Thanks to Malaysia’s positive economic development, the Federal Government has now ended development cooperation with the country. The last commitments in the field of Technical Cooperation were made in 1999. Major Technical Cooperation projects in dual vocational training, rainforest protection and air pollution control have been successfully concluded.
However, Malaysia continues to be an important partner of Germany in regional and trilateral development cooperation projects, including measures to build efficient institutions within ASEAN.
Cultural cooperation between the two countries focuses on education and language work. Two state universities offer bachelor’s programmes in German as a foreign language. Nearly 650 people are enrolled in Goethe-Institut Malaysia’s language courses. The Malaysian-German Society in Penang also offers German language courses. In addition, German is taught at 50 secondary schools in Malaysia. Two state universities offer bachelor’s programmes in German as a foreign language. Besides a specialist university teacher for German as a foreign language seconded by the+ German Academic Exchange Service (DAAD), there are numerous teachers of German as a foreign language working at various universities and colleges in Malaysia.
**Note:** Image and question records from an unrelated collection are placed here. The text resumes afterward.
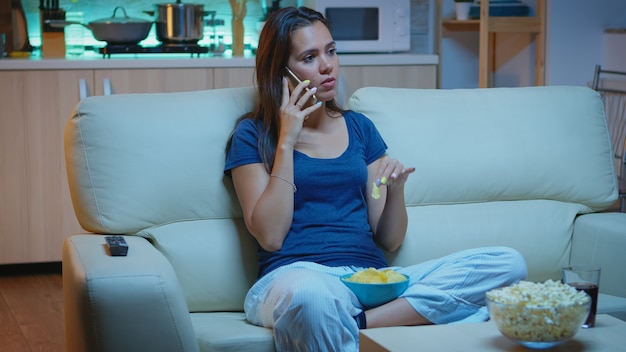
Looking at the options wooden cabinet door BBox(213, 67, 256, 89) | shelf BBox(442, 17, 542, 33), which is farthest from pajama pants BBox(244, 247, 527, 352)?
shelf BBox(442, 17, 542, 33)

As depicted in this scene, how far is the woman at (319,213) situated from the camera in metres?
2.04

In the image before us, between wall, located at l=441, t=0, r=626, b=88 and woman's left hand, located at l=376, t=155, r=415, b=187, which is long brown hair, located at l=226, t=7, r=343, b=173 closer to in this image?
woman's left hand, located at l=376, t=155, r=415, b=187

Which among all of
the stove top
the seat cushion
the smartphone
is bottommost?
the seat cushion

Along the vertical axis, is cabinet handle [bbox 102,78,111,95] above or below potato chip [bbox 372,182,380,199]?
above

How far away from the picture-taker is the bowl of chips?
7.03ft

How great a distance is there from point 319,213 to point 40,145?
7.33 ft

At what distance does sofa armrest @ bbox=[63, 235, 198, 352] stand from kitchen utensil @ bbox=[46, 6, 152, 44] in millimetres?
2717

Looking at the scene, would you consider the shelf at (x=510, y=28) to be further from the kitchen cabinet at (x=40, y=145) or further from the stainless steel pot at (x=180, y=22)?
the kitchen cabinet at (x=40, y=145)

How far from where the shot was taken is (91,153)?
7.72 ft

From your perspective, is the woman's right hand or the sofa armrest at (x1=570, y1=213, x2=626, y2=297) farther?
the sofa armrest at (x1=570, y1=213, x2=626, y2=297)

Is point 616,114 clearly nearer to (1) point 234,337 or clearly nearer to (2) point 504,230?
(2) point 504,230

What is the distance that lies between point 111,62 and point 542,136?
222cm

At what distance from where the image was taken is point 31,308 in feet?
12.1

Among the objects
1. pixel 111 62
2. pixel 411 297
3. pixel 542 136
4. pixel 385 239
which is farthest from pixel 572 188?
pixel 111 62
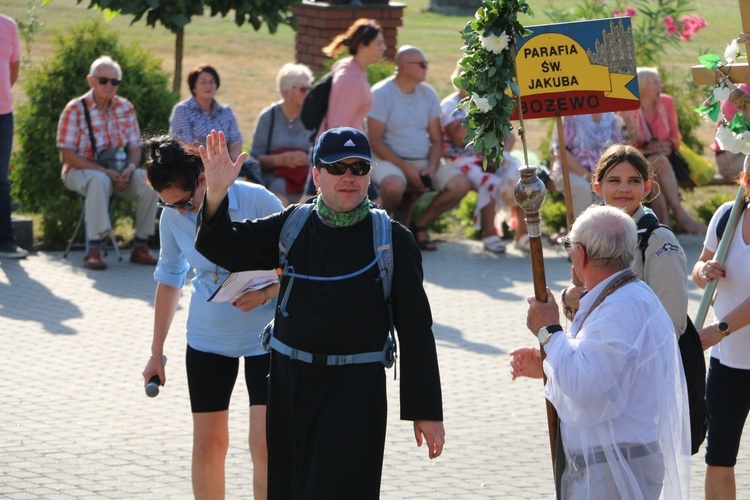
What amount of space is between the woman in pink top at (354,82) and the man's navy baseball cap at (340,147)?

In higher education, more than 90 cooperation agreements exist between German and Malaysian universities and universities of applied sciences. Over 1,000 young Malaysians – many of them on Malaysian government scholarships – are studying at German universities. Technical and engineering subjects are the most popular courses among these students. In addition, there are an increasing number of double degree programmes leading to degrees that are recognised in both Germany and Malaysia. This has also led to an increase in the number of German guest students in Malaysia.
Cooperation in the area of vocational training is becoming increasingly important. In the Malaysian government’s 11th Malaysia Plan, a basic strategy blueprint, the German concept of “Meister” (master craftsperson) is explicitly named as a role model for a “Malaysian Meister”. The German dual vocational training model, which was implemented for the first time for two professions in summer 2014 under the auspices of the bilateral chamber of commerce, is actively supported by a number of major German companies and has since been further expanded. The partners in this pilot project are the German-Malaysian Institute (GMI), which was set up with substantial support from what was then the Deutsche Gesellschaft für Technische Zusammenarbeit (GTZ) – now the Deutsche Gesellschaft für Internationale Zusammenarbeit (GIZ) – in 1991 and the Penang Skills Development Centre. The GMI offers practical and theoretical vocational training courses under one roof for currently almost 3,000 graduates.
The German School Kuala Lumpur, which has been run as an all-day school with an integrated kindergarten since 2008, has offered the German International Abitur examination since 2009. It was awarded the title Excellent German School Abroad again in 2015.
Some of Germany’s political foundations support socio-cultural as well as education- and media-oriented projects in Malaysia. The Konrad-Adenauer-Stiftung has its own office in Kuala Lumpur.
This text is intended as a source of basic information. It is regularly updated. No liability can be accepted for the accuracy or completeness of its Contents.